Introduction

Historically, much of the improvement in computer performance has been driven by improvements in the underlying hardware. Programmers who had performance issues could just wait for newer processors to come out with smaller transistors or faster clock speeds, and their problems would be solved. Unfortunately, Moore’s law has slowed down, and with it yearly single-threaded performance gains have also slowed. Worse, new workloads such as computer vision, simulation, or AI have created an unprecedented demand for compute power. If programmers can no longer scale up their hardware solutions, another option is to scale out by parallelizing the work. Although it is more difficult to program, many tasks can be broken down into chunks that can be executed in parallel. By parallelizing their execution strategies, dramatic performance improvements can be realized.

This post considers a classical problem in computer vision: the computation of a disparity map. This computation, which is a key element of the algorithm which transforms a pair of images acquired from a stereo camera into an ordered point cloud, is both computationally heavy and parallelizable. In this post, we implement this algorithm with multiple parallelization strategies. Beginning with no parallization, we explore parallizing via multithreading via the OpenMP library, using Single Instruction Multiple Data (SIMD) instructions, and finally using special-purpose parallel compute hardware in the form of NVIDIA GPUs via the CUDA and OpenCL frameworks. In addition to benchmarking the algorithms against each other, this post discusses the benefits and drawbacks of each of the different algorithms, and what sorts of problems they lend themselves well towards solving. The code has been uploaded to Github; the link can be found at the bottom of this post.

Theory

One mechanism for computing depth from a pair of images in a stereo camera involves matching each pixel in the image from the left camera with the corresponding pixel in the right camera. The further apart the pixels are in terms of X-Y coordinates, the closer the object is to the camera. A disparity map is a data structure that records this distance for each pixel. An example of a disparity map is shown below. Given the left and the right image, the computed disparity map is shown on the right. Pixels with larger disparity values are shown in a lighter color. We can see that the objects that are closer to the image are lighter in color, matching our assumption.

disparity_maps

One of the simplest ways to compute this value is via an algorithm called “block matching.” In this algorithm, a square “neighborhood” is considered around each pixel. This “block” is then compared at various points in each image, and a loss function is computed for each candidate. This loss function will be zero if an exact match is found. In most cases, however, an exact match will not be found, due to minor variations in illumination, occlusion, or a variety of other reasons. If an exact match is not found, the pixel’s position can be estimated with sub-pixel accuracy by fitting a parabola to the three closest matching points.

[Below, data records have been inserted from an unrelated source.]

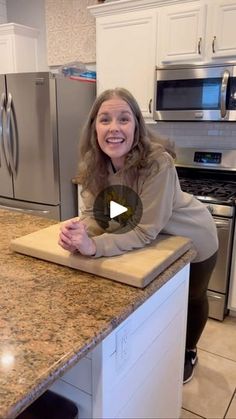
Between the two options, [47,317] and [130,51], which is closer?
[47,317]

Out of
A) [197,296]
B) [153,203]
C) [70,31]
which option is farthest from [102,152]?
[70,31]

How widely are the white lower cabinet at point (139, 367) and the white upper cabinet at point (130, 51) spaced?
1.86 meters

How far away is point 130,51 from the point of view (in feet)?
8.75


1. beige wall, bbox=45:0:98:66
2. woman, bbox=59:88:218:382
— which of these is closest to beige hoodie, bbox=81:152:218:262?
woman, bbox=59:88:218:382

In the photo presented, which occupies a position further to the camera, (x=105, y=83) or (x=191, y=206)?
(x=105, y=83)

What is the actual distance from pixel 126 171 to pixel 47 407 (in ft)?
2.41

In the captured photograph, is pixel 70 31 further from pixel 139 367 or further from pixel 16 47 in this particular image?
pixel 139 367

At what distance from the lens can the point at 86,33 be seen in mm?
3211

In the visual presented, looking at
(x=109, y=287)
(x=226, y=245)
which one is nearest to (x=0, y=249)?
(x=109, y=287)

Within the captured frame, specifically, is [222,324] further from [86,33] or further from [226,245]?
[86,33]

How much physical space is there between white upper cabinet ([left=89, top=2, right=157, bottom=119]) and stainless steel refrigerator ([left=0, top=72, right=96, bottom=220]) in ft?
0.99

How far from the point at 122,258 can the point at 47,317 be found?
0.31 meters

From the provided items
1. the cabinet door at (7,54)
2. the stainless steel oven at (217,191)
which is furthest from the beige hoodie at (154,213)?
the cabinet door at (7,54)

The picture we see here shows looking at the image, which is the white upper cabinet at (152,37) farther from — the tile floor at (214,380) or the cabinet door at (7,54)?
the tile floor at (214,380)
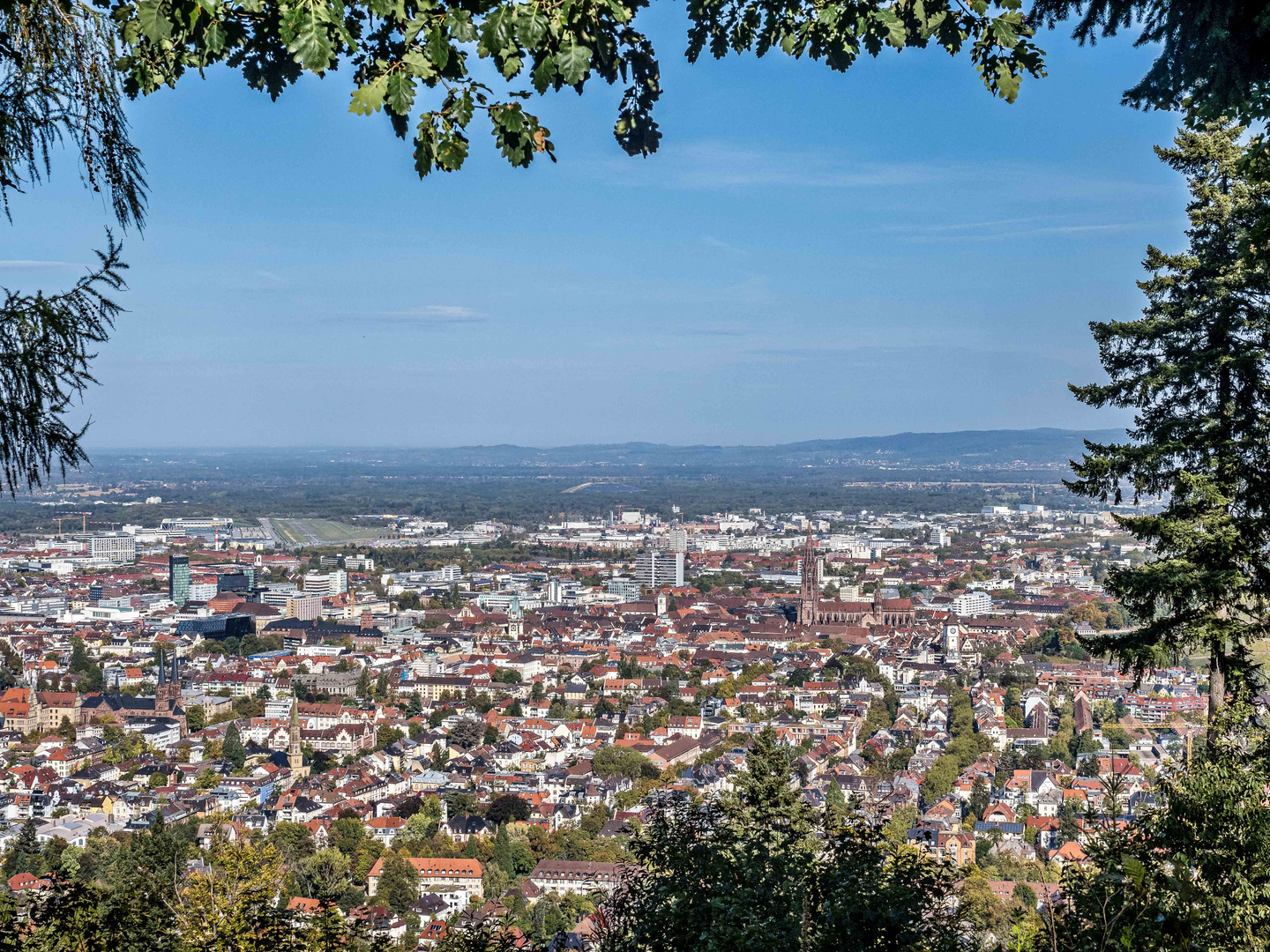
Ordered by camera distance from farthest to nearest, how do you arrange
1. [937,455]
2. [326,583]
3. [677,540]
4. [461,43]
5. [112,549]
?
[937,455] < [677,540] < [112,549] < [326,583] < [461,43]

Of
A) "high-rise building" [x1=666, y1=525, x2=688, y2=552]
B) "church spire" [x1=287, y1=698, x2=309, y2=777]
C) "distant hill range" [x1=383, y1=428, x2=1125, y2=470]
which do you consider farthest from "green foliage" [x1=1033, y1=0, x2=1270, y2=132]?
"distant hill range" [x1=383, y1=428, x2=1125, y2=470]

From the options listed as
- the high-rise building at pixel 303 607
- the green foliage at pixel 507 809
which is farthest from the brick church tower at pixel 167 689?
the high-rise building at pixel 303 607

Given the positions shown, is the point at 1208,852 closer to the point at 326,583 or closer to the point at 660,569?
the point at 326,583

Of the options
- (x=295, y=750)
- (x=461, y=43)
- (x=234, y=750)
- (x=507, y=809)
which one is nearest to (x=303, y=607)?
(x=295, y=750)

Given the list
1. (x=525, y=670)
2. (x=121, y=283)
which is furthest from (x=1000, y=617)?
(x=121, y=283)

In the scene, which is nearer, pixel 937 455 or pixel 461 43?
pixel 461 43

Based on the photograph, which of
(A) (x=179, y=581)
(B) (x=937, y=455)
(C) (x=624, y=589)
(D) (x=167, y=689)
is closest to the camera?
(D) (x=167, y=689)

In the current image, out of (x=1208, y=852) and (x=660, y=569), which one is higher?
(x=1208, y=852)

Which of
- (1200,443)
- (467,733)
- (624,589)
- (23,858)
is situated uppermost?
(1200,443)
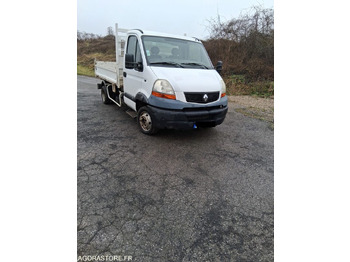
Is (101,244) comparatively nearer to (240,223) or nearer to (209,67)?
(240,223)

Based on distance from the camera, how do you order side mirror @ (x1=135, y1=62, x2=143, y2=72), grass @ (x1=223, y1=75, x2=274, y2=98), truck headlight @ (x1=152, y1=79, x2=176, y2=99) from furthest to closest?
1. grass @ (x1=223, y1=75, x2=274, y2=98)
2. side mirror @ (x1=135, y1=62, x2=143, y2=72)
3. truck headlight @ (x1=152, y1=79, x2=176, y2=99)

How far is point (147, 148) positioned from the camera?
383cm

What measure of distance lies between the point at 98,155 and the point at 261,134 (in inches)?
143

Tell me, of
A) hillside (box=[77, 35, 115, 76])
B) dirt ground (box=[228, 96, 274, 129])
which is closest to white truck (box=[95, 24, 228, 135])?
dirt ground (box=[228, 96, 274, 129])

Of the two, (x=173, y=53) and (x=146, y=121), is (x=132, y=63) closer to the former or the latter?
(x=173, y=53)

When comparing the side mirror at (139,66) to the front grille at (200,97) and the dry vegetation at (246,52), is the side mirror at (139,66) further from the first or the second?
the dry vegetation at (246,52)

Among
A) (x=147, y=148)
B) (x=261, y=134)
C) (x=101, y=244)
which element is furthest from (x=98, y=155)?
(x=261, y=134)

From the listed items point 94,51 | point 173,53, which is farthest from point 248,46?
point 94,51

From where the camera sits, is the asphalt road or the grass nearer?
the asphalt road

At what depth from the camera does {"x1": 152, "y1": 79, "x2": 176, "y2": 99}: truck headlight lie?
3.65m

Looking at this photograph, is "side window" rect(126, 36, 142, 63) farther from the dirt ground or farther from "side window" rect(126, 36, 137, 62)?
the dirt ground

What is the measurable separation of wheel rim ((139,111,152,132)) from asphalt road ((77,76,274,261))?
18 centimetres

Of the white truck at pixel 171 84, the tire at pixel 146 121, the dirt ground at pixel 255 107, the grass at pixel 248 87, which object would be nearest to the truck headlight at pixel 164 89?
the white truck at pixel 171 84

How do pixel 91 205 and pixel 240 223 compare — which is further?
pixel 91 205
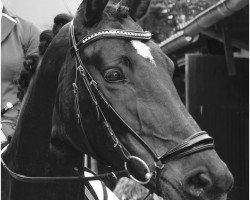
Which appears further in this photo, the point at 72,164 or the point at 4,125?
the point at 4,125

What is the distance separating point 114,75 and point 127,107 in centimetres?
16

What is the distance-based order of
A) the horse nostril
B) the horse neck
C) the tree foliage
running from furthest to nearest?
the tree foliage
the horse neck
the horse nostril

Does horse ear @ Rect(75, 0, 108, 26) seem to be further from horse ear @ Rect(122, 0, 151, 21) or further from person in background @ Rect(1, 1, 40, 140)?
person in background @ Rect(1, 1, 40, 140)

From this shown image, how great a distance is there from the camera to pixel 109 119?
3.04 meters

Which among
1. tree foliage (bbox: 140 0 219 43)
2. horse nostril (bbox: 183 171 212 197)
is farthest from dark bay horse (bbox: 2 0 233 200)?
tree foliage (bbox: 140 0 219 43)

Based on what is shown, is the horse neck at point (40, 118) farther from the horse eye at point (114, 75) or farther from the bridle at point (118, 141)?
the horse eye at point (114, 75)

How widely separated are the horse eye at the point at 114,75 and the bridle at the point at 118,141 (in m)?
0.08

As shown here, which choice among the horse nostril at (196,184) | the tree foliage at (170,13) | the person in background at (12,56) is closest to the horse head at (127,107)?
the horse nostril at (196,184)

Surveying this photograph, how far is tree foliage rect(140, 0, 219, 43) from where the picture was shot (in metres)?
13.9

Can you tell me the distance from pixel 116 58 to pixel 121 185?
3137mm

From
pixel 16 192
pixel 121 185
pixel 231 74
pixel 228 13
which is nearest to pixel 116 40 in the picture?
pixel 16 192

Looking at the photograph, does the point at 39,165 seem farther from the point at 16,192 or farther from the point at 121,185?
the point at 121,185

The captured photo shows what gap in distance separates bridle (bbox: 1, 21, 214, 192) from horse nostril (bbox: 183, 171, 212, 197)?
0.10 m

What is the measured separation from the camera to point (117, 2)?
339 cm
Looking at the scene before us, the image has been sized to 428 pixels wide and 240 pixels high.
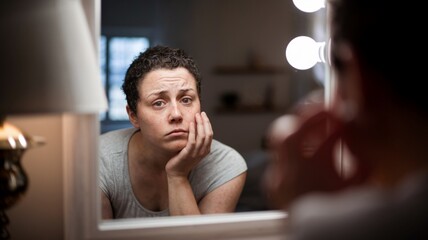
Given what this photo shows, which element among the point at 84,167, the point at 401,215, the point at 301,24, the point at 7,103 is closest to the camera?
the point at 401,215

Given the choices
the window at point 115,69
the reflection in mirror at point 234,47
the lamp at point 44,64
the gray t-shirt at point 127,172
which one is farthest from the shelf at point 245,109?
the lamp at point 44,64

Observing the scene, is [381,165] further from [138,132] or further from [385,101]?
[138,132]

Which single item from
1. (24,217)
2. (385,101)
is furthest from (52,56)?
(385,101)

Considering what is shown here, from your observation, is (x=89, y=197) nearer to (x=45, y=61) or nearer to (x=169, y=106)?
(x=45, y=61)

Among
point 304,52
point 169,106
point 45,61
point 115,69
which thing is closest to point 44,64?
point 45,61

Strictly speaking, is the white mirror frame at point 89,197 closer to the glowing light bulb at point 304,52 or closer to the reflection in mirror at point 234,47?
the glowing light bulb at point 304,52

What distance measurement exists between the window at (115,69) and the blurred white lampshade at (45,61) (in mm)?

The description above describes a generic formula, of which there are countless variations. For more information on the how to compute the disparity map, consult Chris McCormick’s excellent blog post on the topic or an excellent Matlab tutorial on the topic. For the purposes of this blog post, we will make the following assumptions:

  • The disparity metric that we will use will be the Sum of Absolute Differences, which can be expressed by the following formula:
    SAD_Formula
  • We will assume that the images are stereo-rectified, so that the best matching pixel in the right image will have the same Y coordinate and an X coordinate that is greater than or equal to the best matching pixel in the left image.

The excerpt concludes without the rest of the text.